BEGIN DATASET ENTRIES

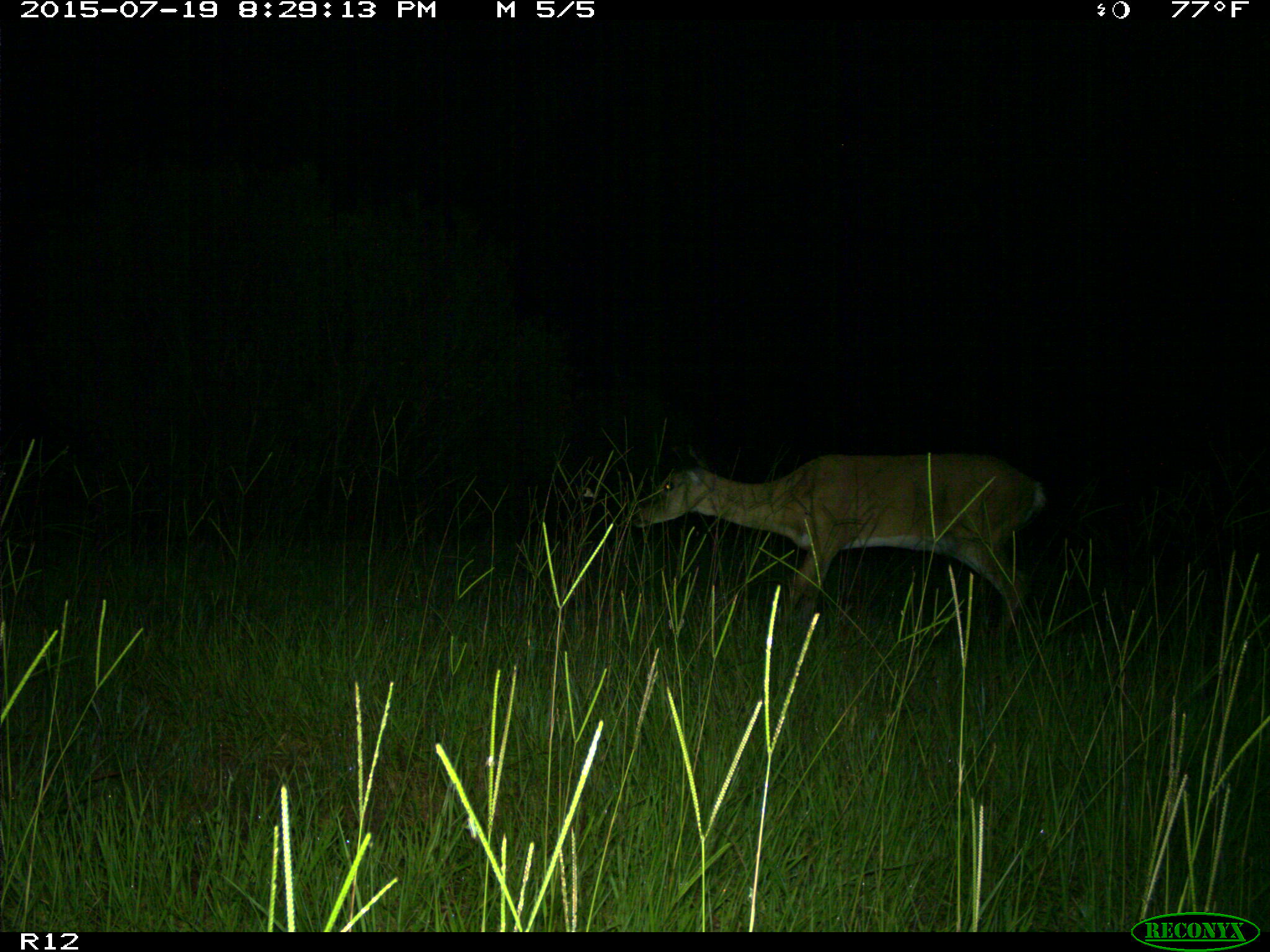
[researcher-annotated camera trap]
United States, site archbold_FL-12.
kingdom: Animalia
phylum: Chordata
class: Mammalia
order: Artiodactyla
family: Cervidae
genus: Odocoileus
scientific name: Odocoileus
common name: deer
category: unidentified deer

END DATASET ENTRIES

WORK INSTRUCTION
Your output should consist only of the lines from the one containing "United States, site archbold_FL-12." to the end of the records above, each retyped exactly.

SOLUTION FOR THIS EXERCISE
United States, site archbold_FL-12.
kingdom: Animalia
phylum: Chordata
class: Mammalia
order: Artiodactyla
family: Cervidae
genus: Odocoileus
scientific name: Odocoileus
common name: deer
category: unidentified deer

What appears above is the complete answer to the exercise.